Stern recounted his childhood memories, beginning with his early childhood in Nuremberg, Germany. In November of 1941, Stern’s family was deported to Latvia, then to a ghetto called Riga, then to a camp in Russia. Stern told his story bluntly, but his then–child’s perspective illuminated the traumatic narrative with curiosity and at times, impossibly, wonder.
Stern’s decades–old memories were often isolated images. Firsthand details emerged as small snippets, snapshots of a childhood plagued with distress.
He remembered catching toads with his brother while imprisoned in Russia. He remembered the badges the Nazis forced people to wear, and how all prisoners were forced to march the streets together.
“All the prisoners had to wear a badge indicating what crime they were responsible for,” he said. He pauses, remembering. “So Jews had the yellow star. Pink triangle for being a lesbian. Red circle, I think it was, for being communist.”
Stern, his mother, and his younger brother were placed in Bergen Belsen, the concentration camp, before their eventual freedom in 1945. In 1947, the family immigrated to the United States. Stern lived in Florida with his uncle, where he noticed the parallels between the Jewish plight and that of Black Americans.
The event’s organizers, representatives from the philanthropic organization Repair the World, supplied another microphone so the audience could ask questions. One man asked Stern how he feels about the neo–Nazi resurgences, like the rallies in Charlottesville last August.
“I describe myself as an intellectual pessimist and an emotional optimist,” Stern said.
He cautioned against sanding down the jagged edges of history. Once, he took a Black History course at the university where his wife worked. He thought the curriculum was incomplete, that it didn’t properly display the atrocities that occurred.
"Just because it didn’t happen in the lives of these kids, it didn’t mean that it couldn’t happen again,” Stern said. “And the ability to forget is the surest way of guaranteeing—not that it will happen again—but that you will lose what you take for granted.”

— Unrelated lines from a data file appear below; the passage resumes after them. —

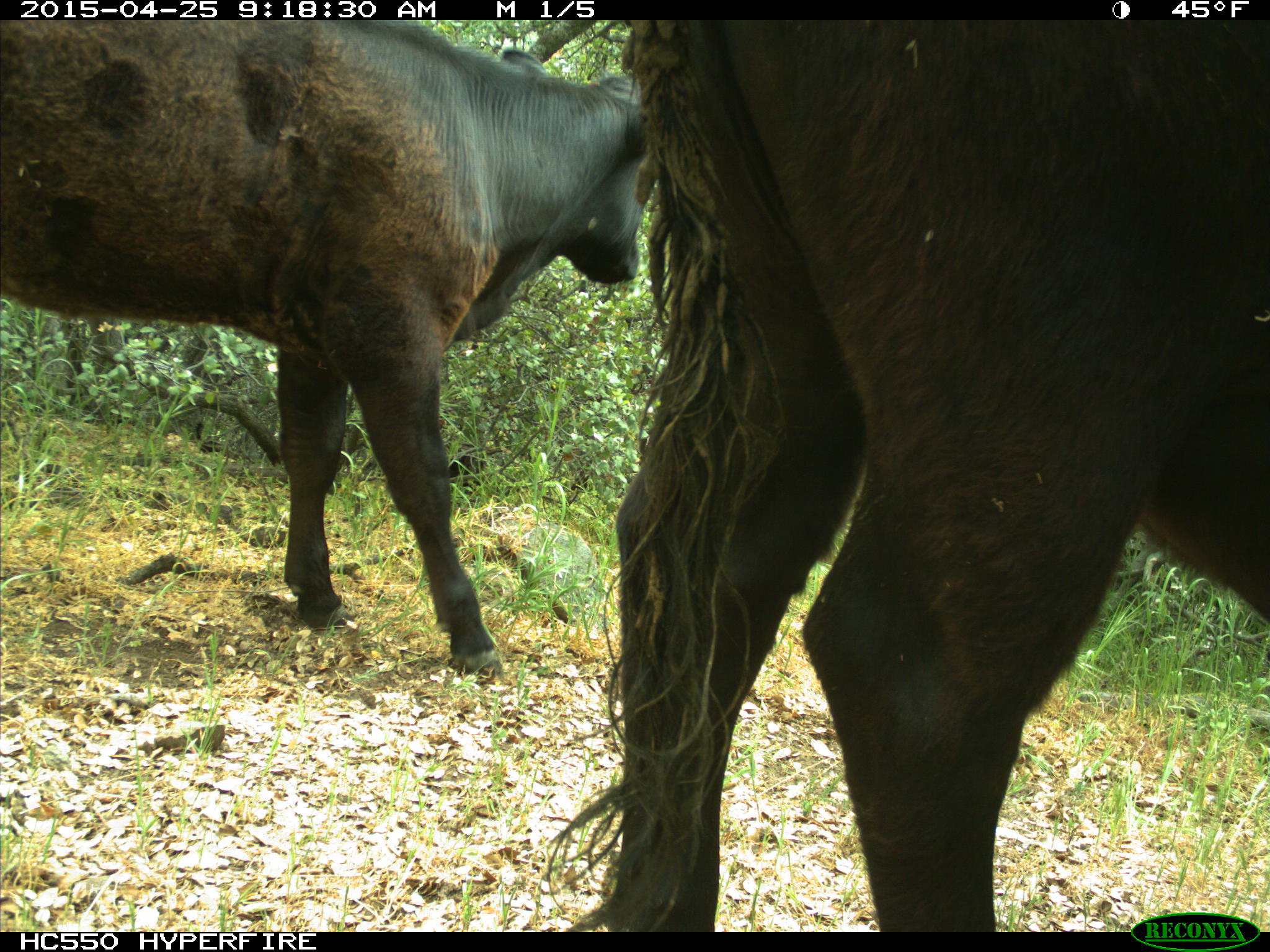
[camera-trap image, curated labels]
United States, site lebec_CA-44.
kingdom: Animalia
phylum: Chordata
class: Mammalia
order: Artiodactyla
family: Suidae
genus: Sus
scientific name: Sus scrofa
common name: wild boar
Sus scrofa (wild boar).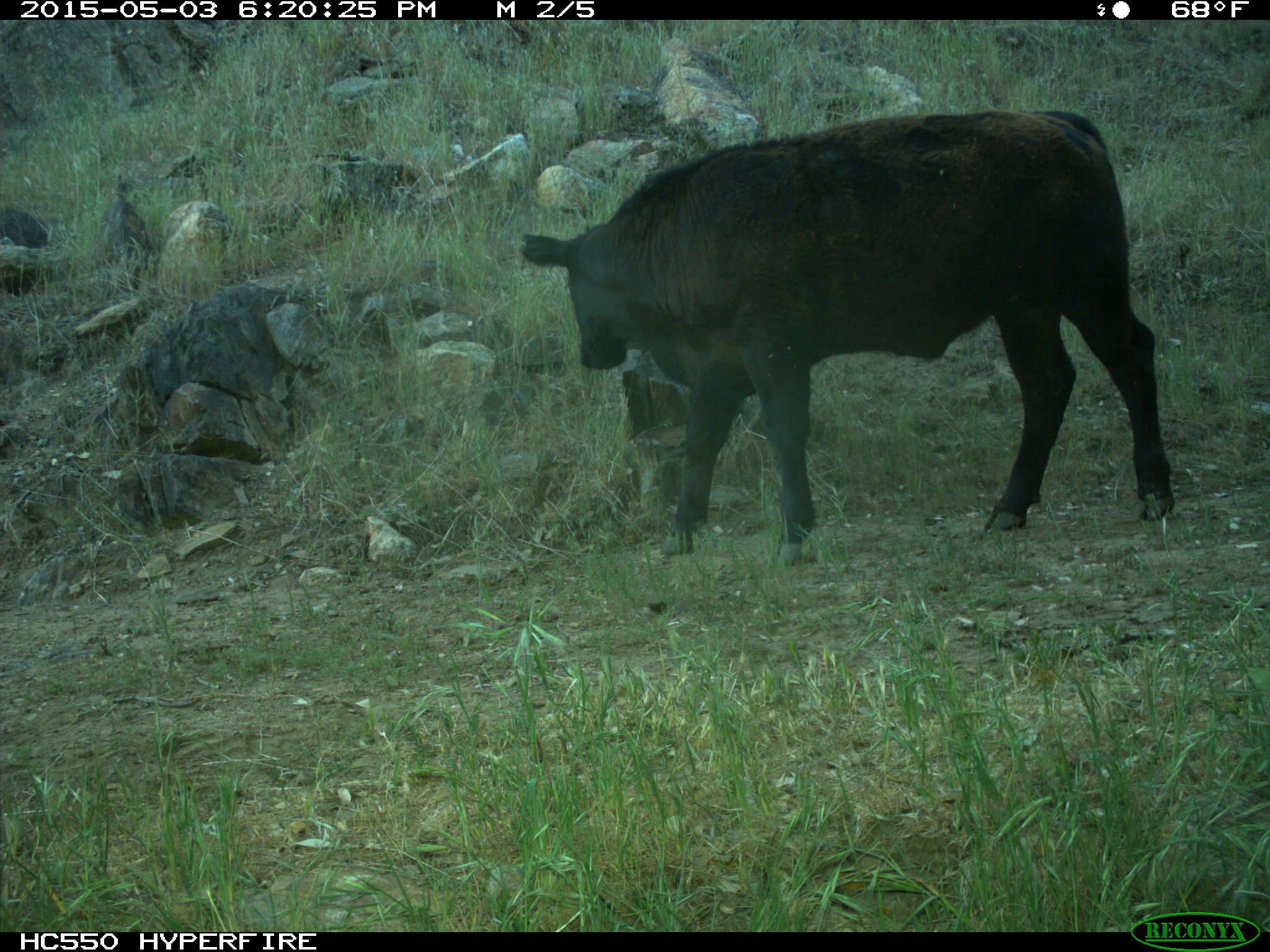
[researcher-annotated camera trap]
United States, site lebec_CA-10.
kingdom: Animalia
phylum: Chordata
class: Mammalia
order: Artiodactyla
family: Bovidae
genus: Bos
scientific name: Bos taurus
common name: domestic cow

Another audience member asked if atonement—by Germany, and by the United States, for its own crimes—is conceivable.
“I don’t know if true atonement is ever possible,” Stern said. “Acknowledgement is something you have to do. And Germany, more so than the United States, has done that. But I don’t know if you can atone for the sins of your father.”
Stern then had a question for the audience: "What’s the purpose of hearing the stories of Holocaust survivors?"
A woman raised her hand. “The implications for kids today, even in America—it’s things that are alive,” she said. “It doesn’t matter if it’s in Germany, or in the States, or in Israel, there’s lessons that can be learned anywhere.”
Stern offered his own reasons for telling his story. “I ask a very simple thing: that kids realize that it takes very little to do a small thing. And it’s the small things that are going to count,” he said.
Earlier in the evening, someone had asked Stern how he grapples with his own story, the childhood memories he must revisit each time he goes somewhere to tell his story. It’s something that had crossed his mind often.
“I ask: why is it that I survived?" Stern said. "I received a lot of love. I had courageous parents. And a lot of luck.”